The Collesalvetti exhibition does not fail to frame Macchiati’s production within the boundaries of literature, especially in the last sections: vivid the presence of Charles Baudelaire and the crushing inner emptiness that overflows from the pages of Les Fleurs du Mal (in the exhibition, in the last room, there is also an illustration by Jean Veber for L’ennui), it is difficult not to think, in front of the most gloom of Macchiati, to the hallucinated loneliness of Des Esseintes in Huysmans’ Countercurrent, unfailing references to writers who confronted the Belle Époque’s passion for opiates (such as Victorien De Saussay, who wrote a novel entitled La morphine). Nor is there any shortage of references to Livorno, although superficially one might think that Macchiati had little to do with the Tuscan city: in fact, the artist’s frequent contacts with the milieu of Caffè Bardi, the meeting place opened in 1908 that immediately became a sort of cenacle of the most shrewd Leghorn artists of the time, are well known.period, from Gino Romiti to Renato Natali, from Benvenuto Benvenuti to Mario Puccini, from Gastone Razzaguta to Manlio Martinelli (an environment with which Macchiati shared, for example, an interest in themes related to the occult), and it is also known that Macchiati had very solid relations with the entire Livorno Divisionist milieu close to Grubicy, in particular with Benvenuto Benvenuti. And in turn Macchiati would sometimes have represented a point of reference for Leghorn artists, for example when, Francesca Cagianelli recalls, as a result of an exchange between the Marche artist and Benvenuti he penetrated “into the Livorno of Caffè Bardi the echo of the debate on Futurist art,” which had started from a controversy over an article by Ardengo Soffici that dismissed both Grubicy, Benvenuti, and Macchiati in a rather brutal manner. Who would later respond in kind.

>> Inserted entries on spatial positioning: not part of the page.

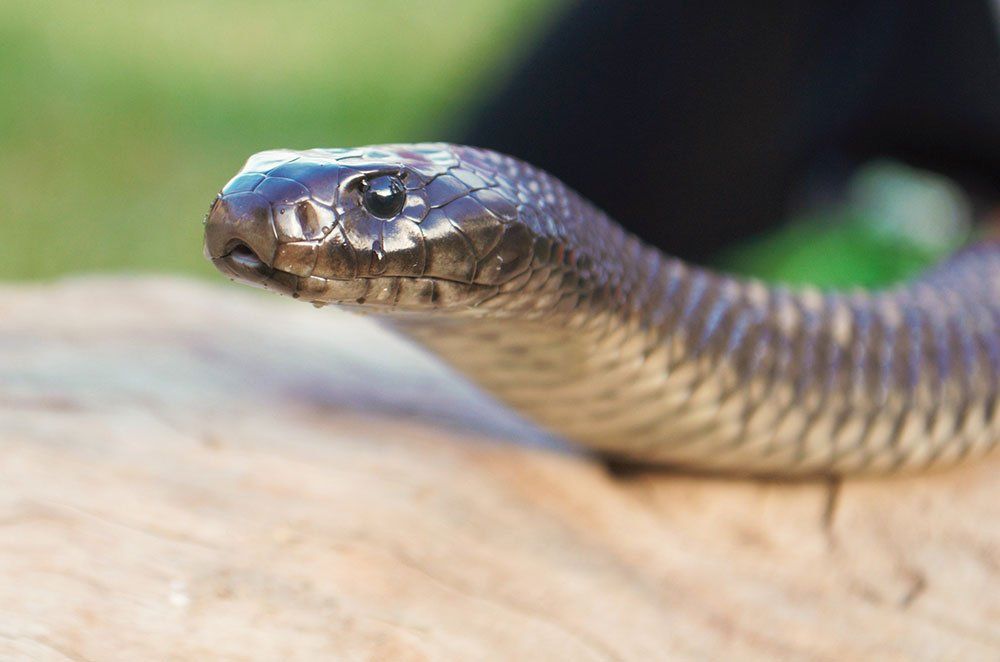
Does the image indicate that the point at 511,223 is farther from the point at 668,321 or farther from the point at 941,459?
the point at 941,459

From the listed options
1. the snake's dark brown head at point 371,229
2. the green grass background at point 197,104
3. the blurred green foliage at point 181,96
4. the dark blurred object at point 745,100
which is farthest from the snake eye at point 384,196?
the blurred green foliage at point 181,96

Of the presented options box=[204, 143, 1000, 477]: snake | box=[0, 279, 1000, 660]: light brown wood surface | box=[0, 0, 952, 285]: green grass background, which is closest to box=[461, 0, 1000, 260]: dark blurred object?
box=[0, 0, 952, 285]: green grass background

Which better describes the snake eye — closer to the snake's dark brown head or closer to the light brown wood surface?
the snake's dark brown head

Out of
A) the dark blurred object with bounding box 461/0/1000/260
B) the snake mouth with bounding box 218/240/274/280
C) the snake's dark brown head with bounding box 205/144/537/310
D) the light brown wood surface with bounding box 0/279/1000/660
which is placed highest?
the dark blurred object with bounding box 461/0/1000/260

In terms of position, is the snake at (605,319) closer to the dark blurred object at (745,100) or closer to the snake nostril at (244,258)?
the snake nostril at (244,258)

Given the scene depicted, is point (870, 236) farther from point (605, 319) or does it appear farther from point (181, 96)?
point (181, 96)

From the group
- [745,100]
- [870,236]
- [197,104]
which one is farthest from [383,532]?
[197,104]
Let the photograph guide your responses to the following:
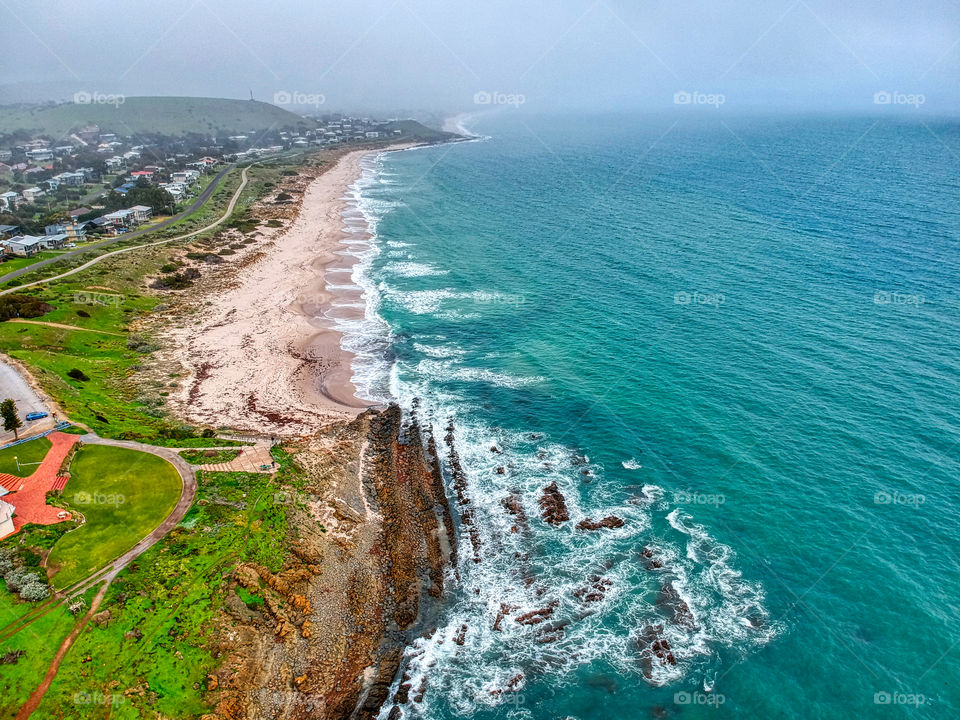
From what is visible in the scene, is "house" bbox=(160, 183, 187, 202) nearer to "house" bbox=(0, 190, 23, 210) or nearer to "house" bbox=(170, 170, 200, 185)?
"house" bbox=(170, 170, 200, 185)

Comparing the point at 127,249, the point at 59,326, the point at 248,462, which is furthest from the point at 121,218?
the point at 248,462

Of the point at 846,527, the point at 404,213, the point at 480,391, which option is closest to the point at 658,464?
the point at 846,527

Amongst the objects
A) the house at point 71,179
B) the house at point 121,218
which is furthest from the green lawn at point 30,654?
the house at point 71,179

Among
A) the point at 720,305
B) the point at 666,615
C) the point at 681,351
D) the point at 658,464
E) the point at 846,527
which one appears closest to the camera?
the point at 666,615

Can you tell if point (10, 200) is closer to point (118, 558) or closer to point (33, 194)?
point (33, 194)

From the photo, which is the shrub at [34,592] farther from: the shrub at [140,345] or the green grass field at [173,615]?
the shrub at [140,345]

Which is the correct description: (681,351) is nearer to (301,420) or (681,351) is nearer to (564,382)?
(564,382)
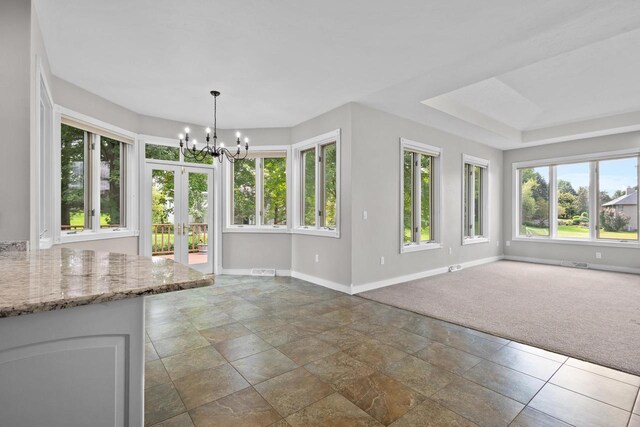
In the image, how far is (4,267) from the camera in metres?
1.42

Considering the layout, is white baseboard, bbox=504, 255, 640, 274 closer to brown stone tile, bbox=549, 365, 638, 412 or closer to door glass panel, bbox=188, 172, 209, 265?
brown stone tile, bbox=549, 365, 638, 412

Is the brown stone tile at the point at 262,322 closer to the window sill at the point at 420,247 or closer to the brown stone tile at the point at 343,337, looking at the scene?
the brown stone tile at the point at 343,337

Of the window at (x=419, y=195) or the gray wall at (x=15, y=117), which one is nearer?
the gray wall at (x=15, y=117)

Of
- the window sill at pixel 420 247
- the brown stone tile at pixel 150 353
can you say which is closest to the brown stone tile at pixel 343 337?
the brown stone tile at pixel 150 353

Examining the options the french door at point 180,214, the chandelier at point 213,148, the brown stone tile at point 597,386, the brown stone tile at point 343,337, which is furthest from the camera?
the french door at point 180,214

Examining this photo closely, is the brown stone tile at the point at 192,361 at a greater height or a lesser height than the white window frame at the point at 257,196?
lesser

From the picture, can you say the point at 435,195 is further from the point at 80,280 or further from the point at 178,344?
the point at 80,280

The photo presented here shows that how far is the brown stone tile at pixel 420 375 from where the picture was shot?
2121 millimetres

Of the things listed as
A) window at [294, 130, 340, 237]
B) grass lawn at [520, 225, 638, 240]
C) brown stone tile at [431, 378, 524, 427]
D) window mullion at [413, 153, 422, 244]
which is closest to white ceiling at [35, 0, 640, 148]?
window at [294, 130, 340, 237]

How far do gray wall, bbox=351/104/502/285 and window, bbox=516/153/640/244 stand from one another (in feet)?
8.13

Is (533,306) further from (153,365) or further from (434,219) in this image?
(153,365)

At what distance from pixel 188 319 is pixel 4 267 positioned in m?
2.21

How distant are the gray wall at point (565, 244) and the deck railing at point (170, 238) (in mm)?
7119

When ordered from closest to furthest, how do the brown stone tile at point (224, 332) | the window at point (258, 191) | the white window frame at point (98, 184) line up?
the brown stone tile at point (224, 332), the white window frame at point (98, 184), the window at point (258, 191)
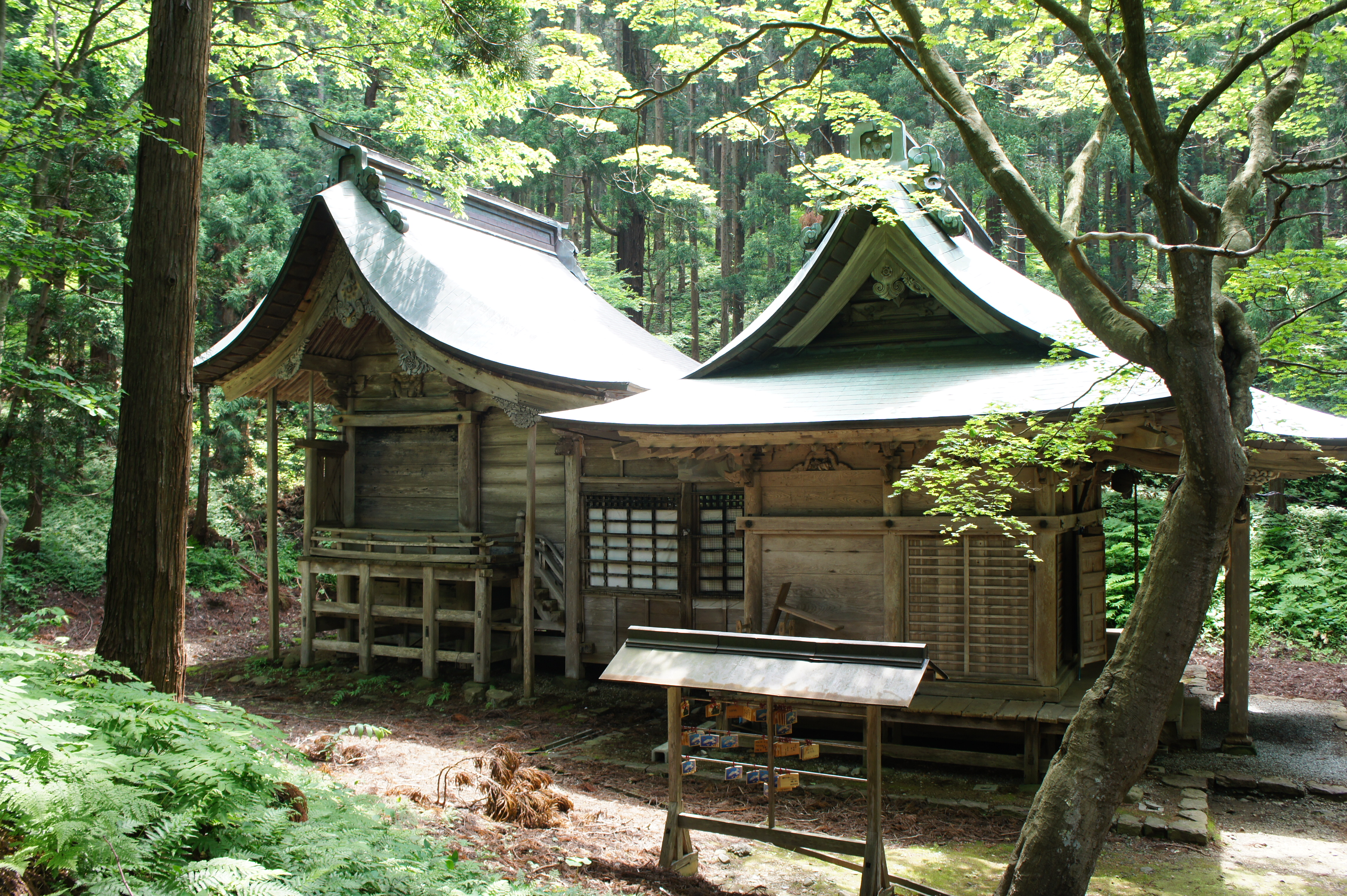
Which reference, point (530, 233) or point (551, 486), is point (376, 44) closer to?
point (530, 233)

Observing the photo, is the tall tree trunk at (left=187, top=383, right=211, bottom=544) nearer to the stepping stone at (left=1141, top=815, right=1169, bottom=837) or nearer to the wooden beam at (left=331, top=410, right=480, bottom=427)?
the wooden beam at (left=331, top=410, right=480, bottom=427)

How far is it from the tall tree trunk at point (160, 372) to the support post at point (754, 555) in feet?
16.5

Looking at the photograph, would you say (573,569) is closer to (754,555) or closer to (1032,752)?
(754,555)

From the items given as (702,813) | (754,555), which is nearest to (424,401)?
(754,555)

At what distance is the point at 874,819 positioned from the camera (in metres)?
5.00

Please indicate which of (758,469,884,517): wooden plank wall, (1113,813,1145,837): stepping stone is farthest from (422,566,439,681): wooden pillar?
(1113,813,1145,837): stepping stone

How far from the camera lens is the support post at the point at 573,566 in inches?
427

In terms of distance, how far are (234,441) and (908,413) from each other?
15118mm

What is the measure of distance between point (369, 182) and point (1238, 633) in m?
12.1

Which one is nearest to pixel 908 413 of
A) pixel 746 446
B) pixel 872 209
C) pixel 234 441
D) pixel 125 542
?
pixel 746 446

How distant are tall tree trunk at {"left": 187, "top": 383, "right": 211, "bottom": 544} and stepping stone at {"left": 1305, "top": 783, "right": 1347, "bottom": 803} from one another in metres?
17.4

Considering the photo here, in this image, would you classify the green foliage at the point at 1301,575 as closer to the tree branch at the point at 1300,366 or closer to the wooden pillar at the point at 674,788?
the tree branch at the point at 1300,366

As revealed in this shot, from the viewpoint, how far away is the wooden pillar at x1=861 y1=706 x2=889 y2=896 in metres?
4.96

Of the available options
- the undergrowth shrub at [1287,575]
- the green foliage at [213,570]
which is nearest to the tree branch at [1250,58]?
the undergrowth shrub at [1287,575]
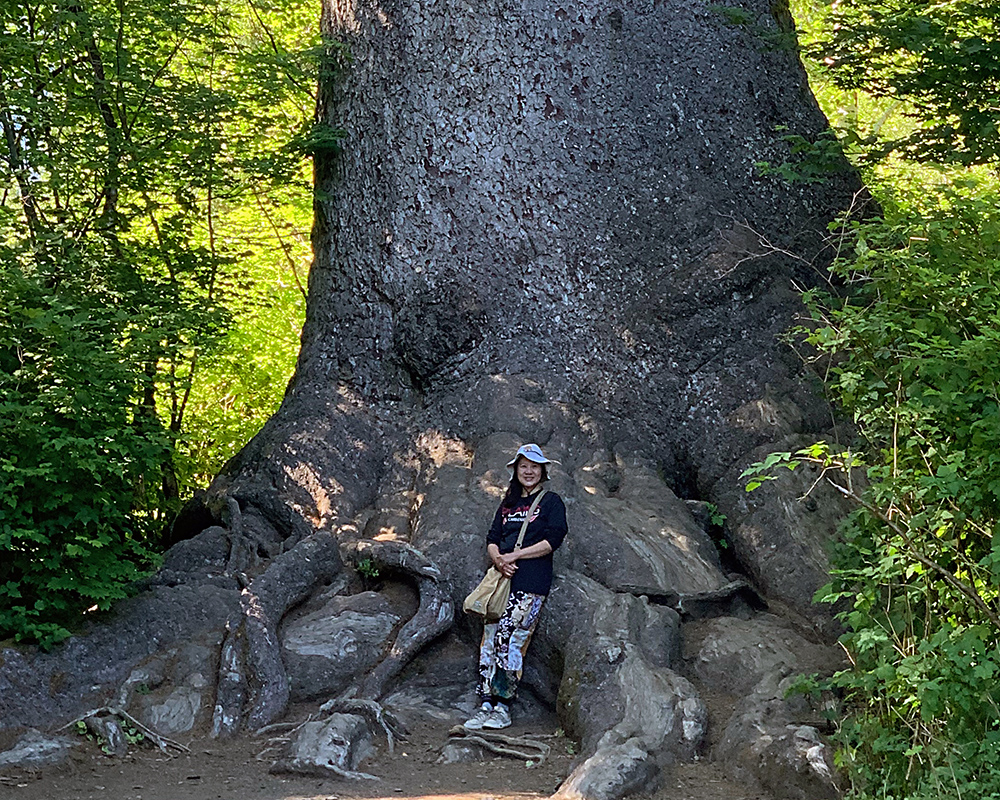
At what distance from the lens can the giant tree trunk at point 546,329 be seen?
7141 millimetres

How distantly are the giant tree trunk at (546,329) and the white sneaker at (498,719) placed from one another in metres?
0.36

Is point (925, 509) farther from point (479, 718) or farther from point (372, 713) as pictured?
point (372, 713)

This is a good result for the Pinacoteca di Collesalvetti, which, on an annual basis, and even in the cramped conditions that notoriously torment small provincial museums, manages to illuminate forgotten histories of some little-known protagonists of theTuscan art between the nineteenth and twentieth centuries, and the exhibition on Macchiati goes to compose a sort of ideal triptych, together with the reviews on Charles Doudelet in 2022 and on Gino Romiti in 2023, on those artists more or less linked to Livorno circles of the early twentieth century who were seduced by the Symbolist verbo. All of this is always accompanied by rich catalogs (the one of this year’s exhibition, in addition to a long essay by Cagianelli, contains a new biography of the artist written by Silvana Frezza Macchiati and contributions by Dario Matteoni, Camilla Testi and Emanuela Bardazzi to compose a complete picture on Macchiati). Finally, it should be noted that the review will not fail to surprise the public then, we are sure, because of its topicality: how many artists today care to pose the same problem of modernity that had plagued Macchiati throughout his career?